Do we have other alternatives to this pork barrel system?  What I propose is this: remove the pork barrel of each senator and congressmen and give it directly to the LGUs.  Since the main purpose of the PDAF is to prioritize the poor, the money can be distributed to the LGU’s per capita, that is, according to the number of constituents.  Each barangay will then have its own allotment depending on the number of its constitutents.  The implementing agency becomes the mayors office or the governor’s office.  The money will be given provided that the Barangay Council gives a project proposal and the progress of the project is monitored.  All detailed costs of the project shall be made available in public through a website, with pictures of accomplishments.  I think this can be done.  The governors and mayors already have automatic budgets from the national government.  They can use these for making projects beyond the barangay level.  What senators and congressmen should therefore focus on are projects that are national or regional in scope that would affect the whole nation.  This is the principle of subsidiarity: let small groups handle what they can at their level, and the government only intervenes on the national or regional level.

About Quirino M. Sugon Jr
Theoretical Physicist in Manila Observatory

3 Responses to Pork Barrel System: Should we scrap it or do we have an alternative?
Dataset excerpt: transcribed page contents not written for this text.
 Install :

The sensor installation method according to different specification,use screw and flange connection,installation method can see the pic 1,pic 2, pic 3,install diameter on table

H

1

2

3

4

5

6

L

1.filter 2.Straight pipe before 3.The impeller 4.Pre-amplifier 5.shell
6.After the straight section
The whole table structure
  1. It is great to hear the principle of subsidiarity invoked, as it is a Catholic principle, used in the old Catholic states. It is also a principle enunciated in leftist and liberal circles, simply because all things being equal, it has a chance of working when top-down decision making seems to have less. But here is something: are we sure that subsidiarity may be used with the best chance of success in a secular state, in any state save a Catholic one? Don’t people need the sacraments to make good decisions?–that’s how it seems to me. Just because a decision is made in a smaller group doesn’t mean that original sin can’t mess it up. Greed, anger, lust, they all appear in the smallest of social units. You know what psalm 127 says: “Except the Lord build the house, they labour in vain that build it: except the Lord keep the city, the watchman waketh but in vain.”

    And so the Church always wished for the Catholic religious state to solve the many problems, including the pork barrel. Quas primas was Pius XI answer to the pork barrel, which Vatican II relinquished in favor of the secular state. I think subsidiarity alone, with the help afforded by justice to God in a state dedicated to His honor, cannot solve the problem, although I know and sympathize that short of calling for the religious state, it is the best cry we can raise.
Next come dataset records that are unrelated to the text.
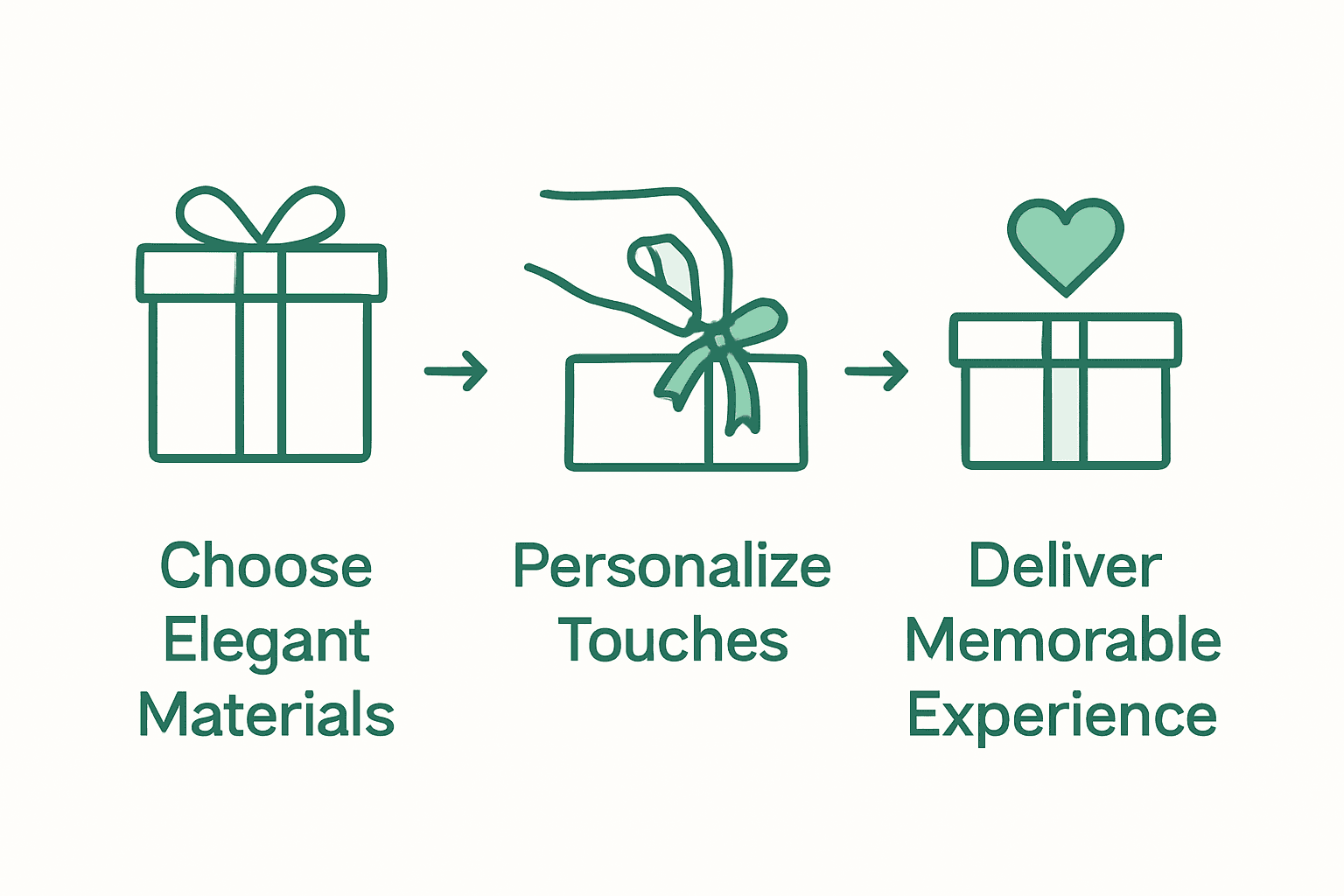 Choose Elegant Materials

Personalize Touches

Deliver Memorable Experience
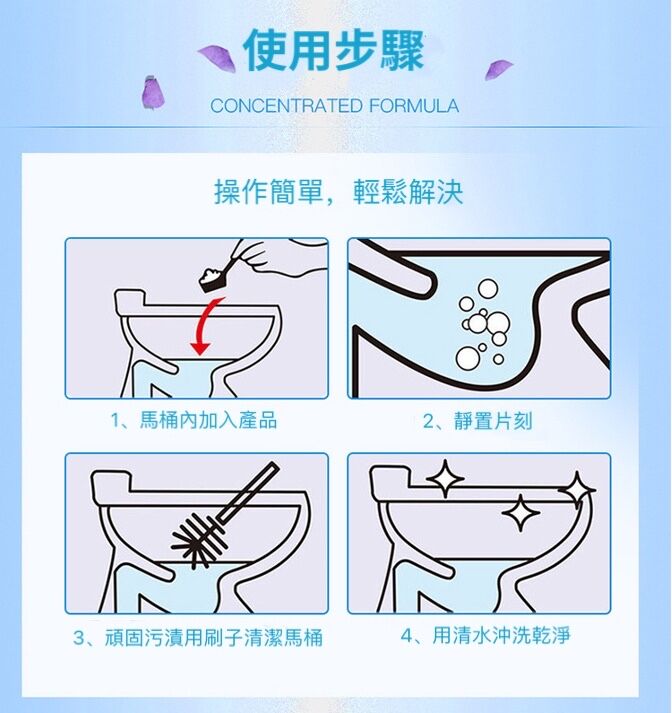 使用步驟

CONCENTRATED FORMULA

操作簡單，輕鬆解決

1、馬桶內加入產品

2、靜置片刻

3、頑固污漬用刷子清潔馬桶

4、用清水沖洗乾淨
    Hello and prayers at mass from Chicago!

  2. Angelo Perez says:

    It’s nice to hear that you are entering the pork barrel debate, Sir. I’m interested as to the current state of that debate. Of course, one way of abolishing the pork barrel would be through legislation, which Congress, with so many members loving their money, might not pursue. We say that pork barrel could be a form of corruption on the part of congressmen. How about if the money is transferred to the LGU leaders? I hope that PDAFs would be handles prudently at the local level.

    I’m also interested in the present system of auditing the PDAFs of the congressmen and how they’ve been used. Wasn’t it mentioned in the news that SALNs become mandatory for congressmen? I wonder what happened to former chief justice Corona’s exhortation for public leaders to reveal their SALNs.

    Lastly, I’ve heard (from you) that the Ang Kapatiran does not support the pork barrel. What would be its platform and form of action regarding the pork barrel? If not scrap it, what could be the alternative? I’m under the impression that this blog post is your personal take on the issue.

    Thanks, Sir.

  3. Quirino M. Sugon Jr says:

    Hi White Lily,

    We ultimately have to work for a Catholic state. For now, we first need to work for a secular state that is permeated by Catholic values.